200,000 Homeless: The Real Cost Of Stopping ‘Something For Nothing’Posted: June 29, 2012
[First published in The Morning Star, 30/06/2012]
It’s ironic that David Cameron should choose this week to condemn a “something-for-nothing culture”, given the current judicial review of his government’s workfare programmes — the ones that have seen jobseekers ordered to work for nothing on pain of losing their sub-minimum-wage benefits.
But the PM was having none of that: the only “strange signals” he seemed to be worried about seemed to be the fact that his government had retained a welfare state at all.
“Those within it grow up with a series of expectations: you can have a home of your own, the state will support you whatever decisions you make, you will always be able to take out no matter what you put in,” he told the party faithful in Kent.
“This has sent out some incredibly damaging signals: that it pays not to work; that you are owed something for nothing.”
Meanwhile Cameron has dispensed a number of Solomon-like judgements as a kind of drip-fed stump speech for the next election: entrenching workfare for the 434,000 people still on a jobseekers’ allowance two years on, for one. Nevermind that this feckless culture seems to have sprung up entirely in the wake of the economic crisis, with fewer than 134,000 people having been unemployed for a year or more back in 2007. Or that barely one in 10 unemployed people prior to the crisis had been out of work for two years or more, compared to one in six today.
Another, presently only hinted by his aides, is said to involve withholding tax credits for unemployed households with more than two children — an approach that the Child Poverty Action Group has warned would necessarily leave their cause “in tatters”.

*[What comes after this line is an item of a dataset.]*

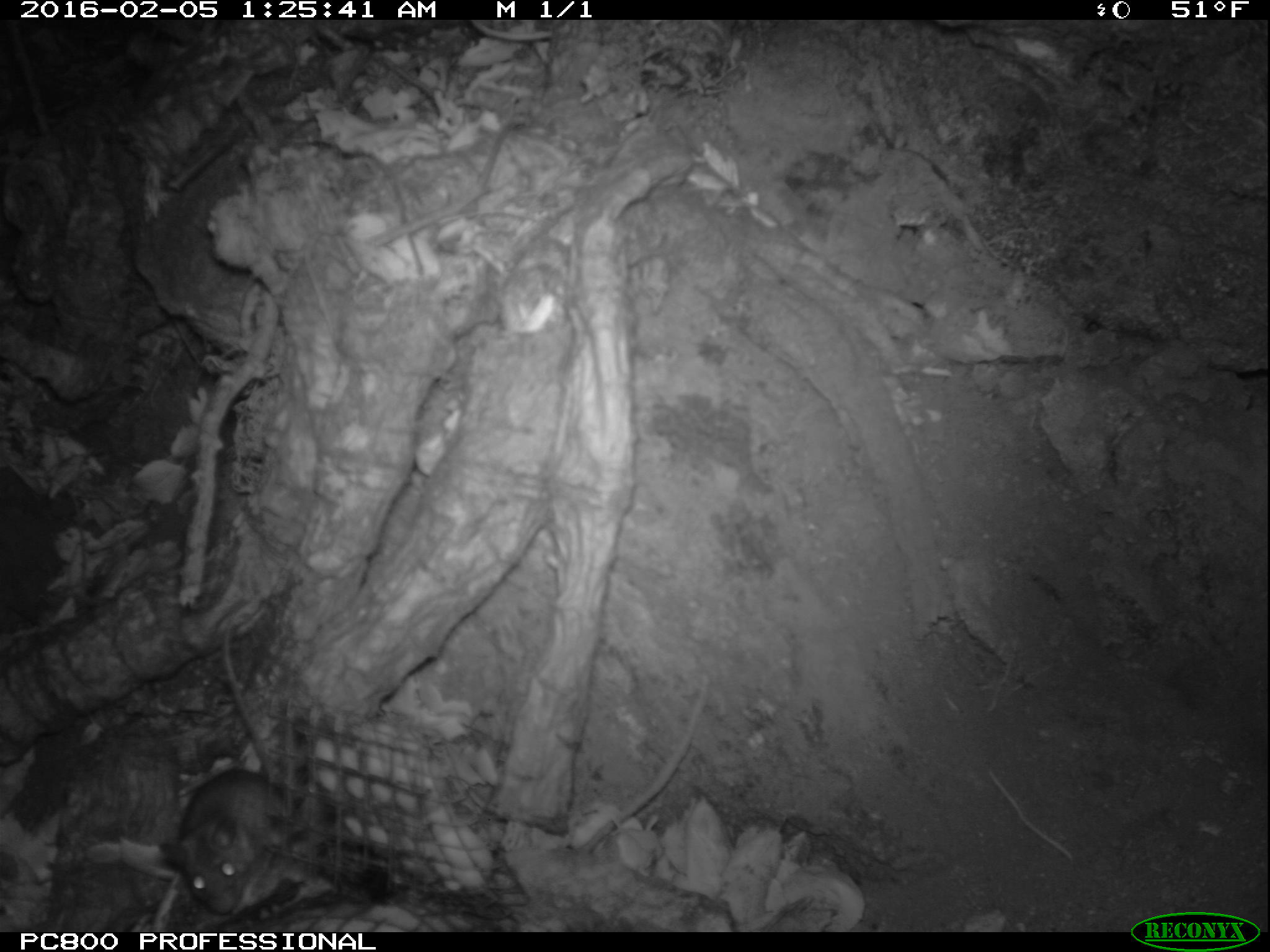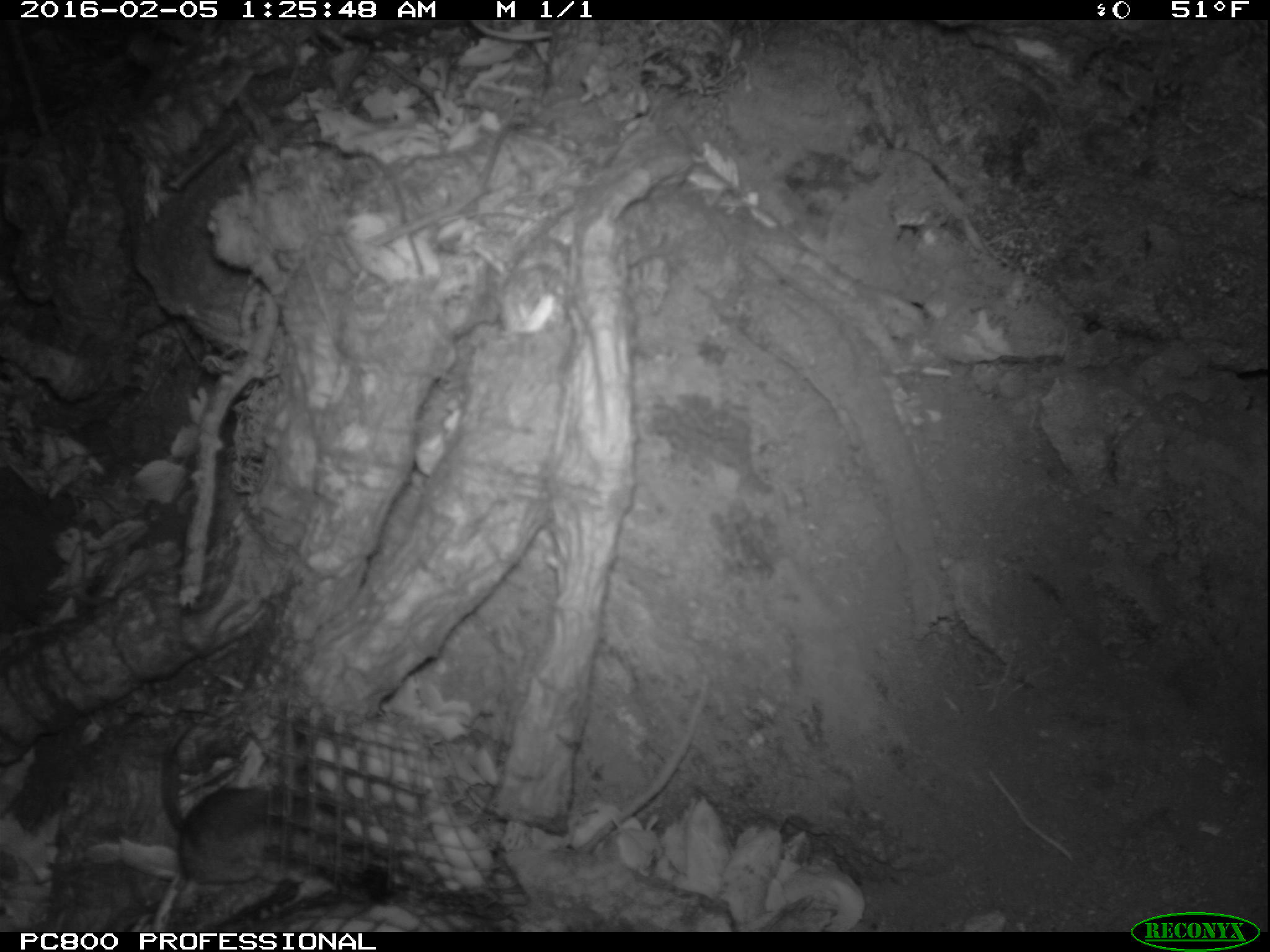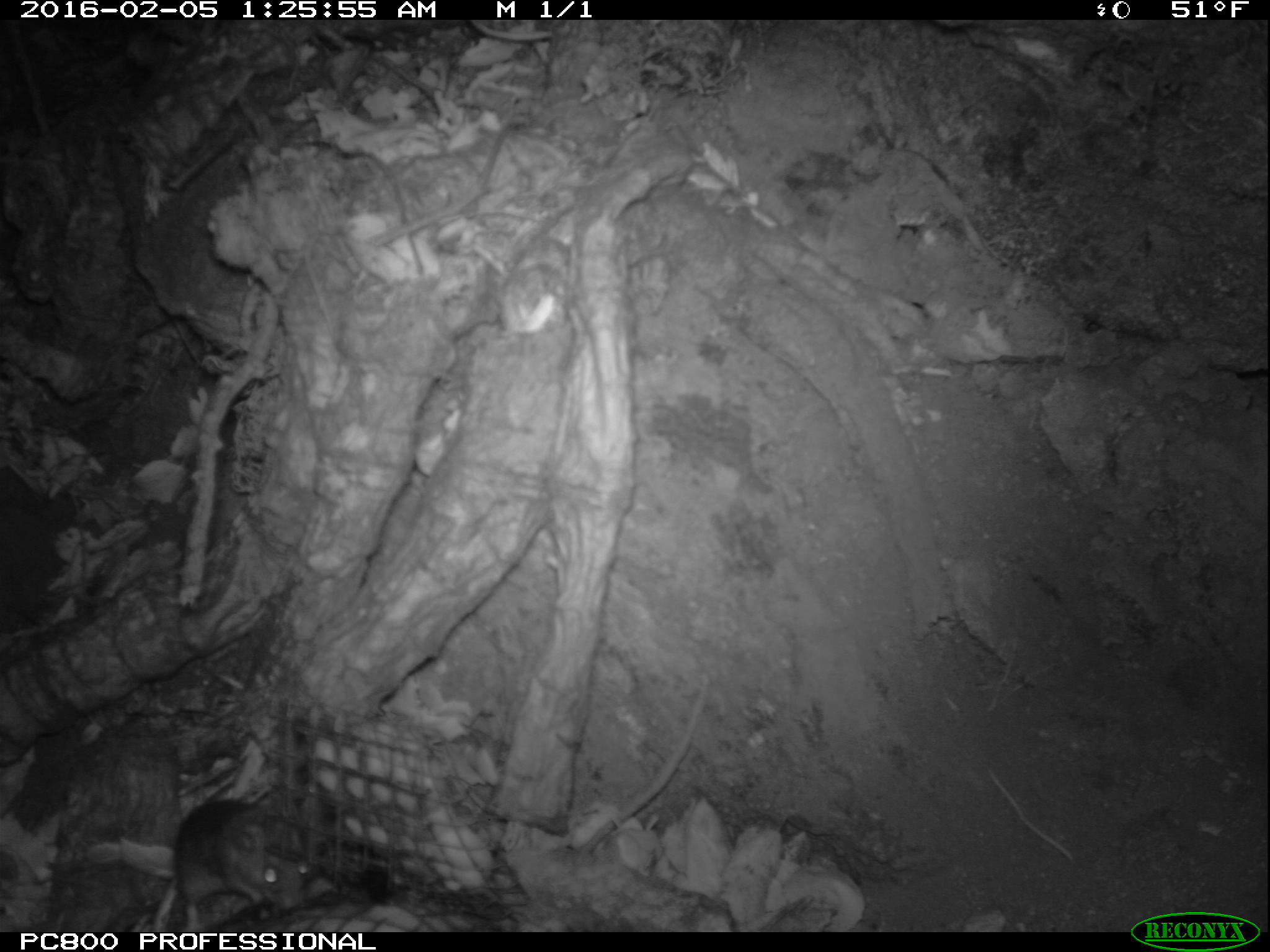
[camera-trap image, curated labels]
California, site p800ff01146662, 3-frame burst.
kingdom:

But perhaps the most risibly out-of-touch item on the agenda is the pitch to broadly scrap housing benefit for anyone under 25: a policy so incoherent that his own speech lamented the cost of Britain’s 210,000 young people in social housing in the same breath as a “growing phenomenon” of people in their 30s too poor to move out of their parents’ homes.

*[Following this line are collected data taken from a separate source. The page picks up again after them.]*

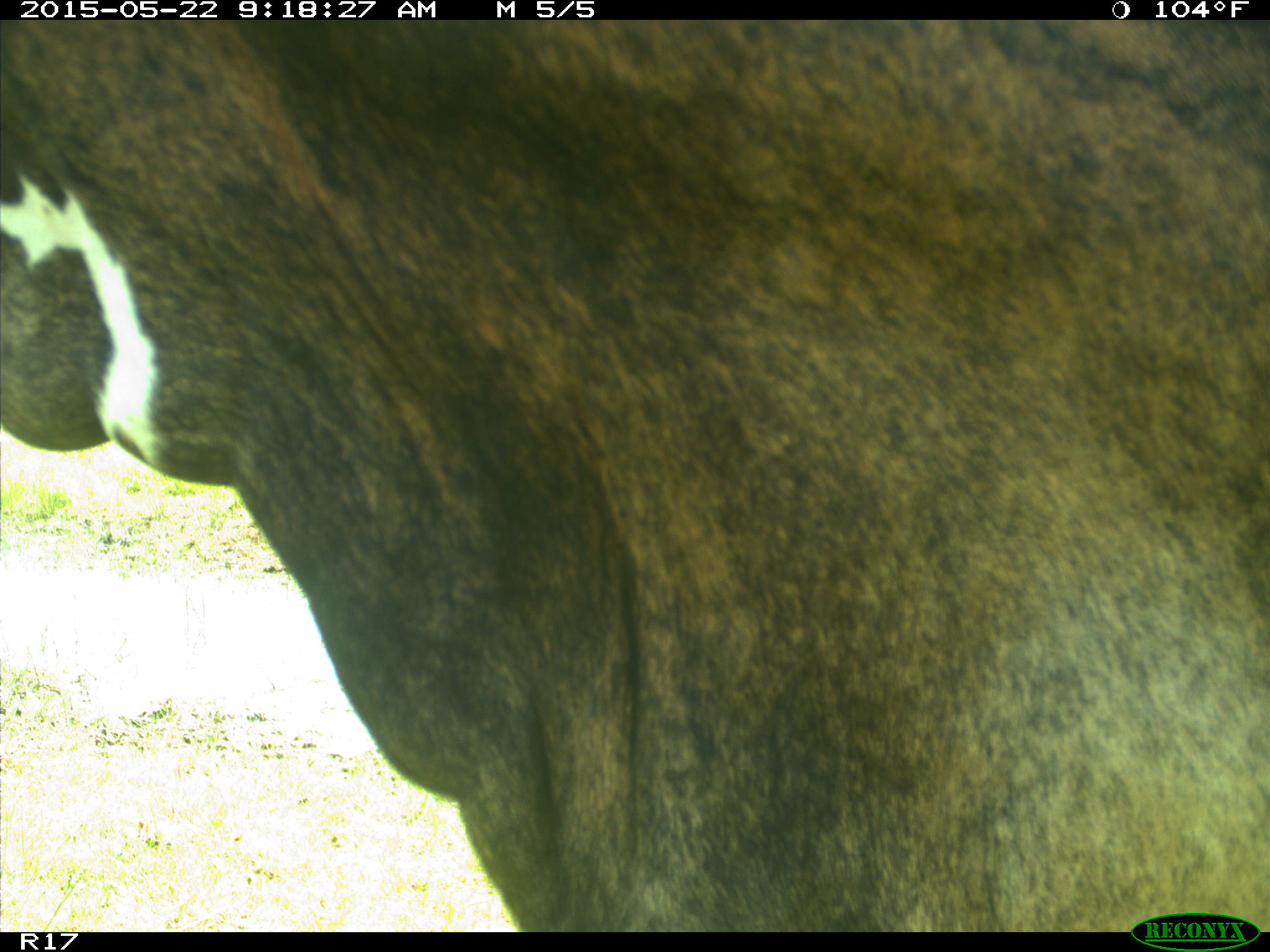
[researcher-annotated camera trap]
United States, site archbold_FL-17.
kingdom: Animalia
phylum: Chordata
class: Mammalia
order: Artiodactyla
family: Bovidae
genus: Bos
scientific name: Bos taurus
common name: domestic cow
Bos taurus (domestic cow).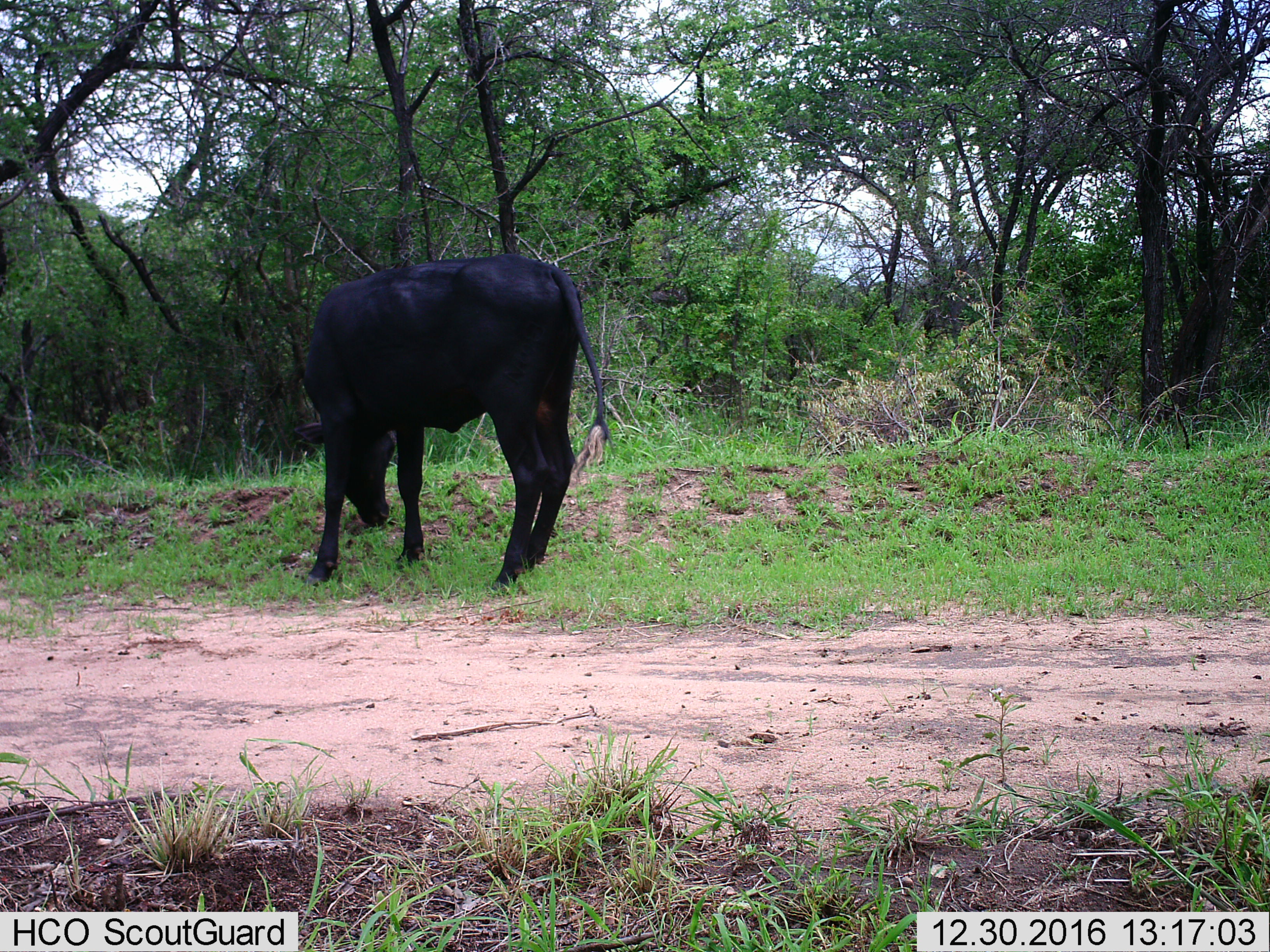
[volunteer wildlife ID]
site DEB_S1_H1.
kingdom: Animalia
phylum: Chordata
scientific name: Vertebrata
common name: domestic animal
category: domesticanimal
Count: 1.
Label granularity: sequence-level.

“So for literally millions, the passage to independence is several years living in their childhood bedroom as they save up to move out.

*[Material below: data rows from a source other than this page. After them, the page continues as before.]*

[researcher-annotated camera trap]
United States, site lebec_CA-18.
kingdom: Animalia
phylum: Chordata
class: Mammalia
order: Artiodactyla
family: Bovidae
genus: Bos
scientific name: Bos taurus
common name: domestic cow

“While for many others, it’s a trip to the council where they can get housing benefit at 18 or 19 – even if they’re not actively seeking work.”
Well, let’s pick apart those assumptions: that most young people receiving a housing benefit are unemployed, and so comfortable on the government’s largesse that they are actively refusing readily available work.
That first key assumption, that most young people on housing benefits aren’t working, underpins Cameron’s entire “something for nothing” mantra — and it’s almost certainly wrong.
The DWP’s reports only distinguish between pensioners and everybody else — but as the New Statesman’s George Eaton nailed down within hours, just one in eight claimants are out of work. Even if we assume the current youth unemployment rate of 21.9 percent, that’s barely one in five recipients who are out of work (and as we’re about to see, through no fault of their own).
Cameron’s plea for social justice would kick the legs out from under 168,000 young people who actually are in work — and given the links between job growth, urban centres, high rents and the coalition’s previous decision to let social housing charge up to 80 percent of market rents, it would introduce a serious prospect of them losing their homes and subsequently the jobs that Cameron is so keen to push others into.
If anything the real welfare crisis is the young people who don’t claim housing benefits — not because they don’t need the help, but because they don’t have homes at all.
Earlier this month the Department for Communities and Local Government reported 50,290 ‘accepted’ cases of homelessness across England and Wales in 2011 – a rise of 14 percent from the year before. Likewise the charity Homeless Link’s survey of 108 councils across England last year found 48 percent had seen increased caseloads of young homeless people specifically, with 17 percent warning that they were already too overworked to meet their legal obligations. And again, given local authority cuts to shelter programmes and the decision to criminalise squatting, we’re looking at turfing out tens of thousands more, offering only the choice of either a criminal record or literally sleeping on the streets — all supposedly for the sake of social mobility.
Youth unemployment is undoubtedly straining the current welfare budget, and it’s a crisis that will shape the next twenty, thirty, forty years. More than a million young people in Britain were unemployed in March — up 7.5 percent on the year before and roughly a third more than when the global credit crisis began.
But it’s a simple matter of math: there are 2.6 million people looking for work in Britain, and fewer than half a million jobs on offer.
The only culture that needs blaring from the headlines is the Con-Dem coalition’s culture of ignorance.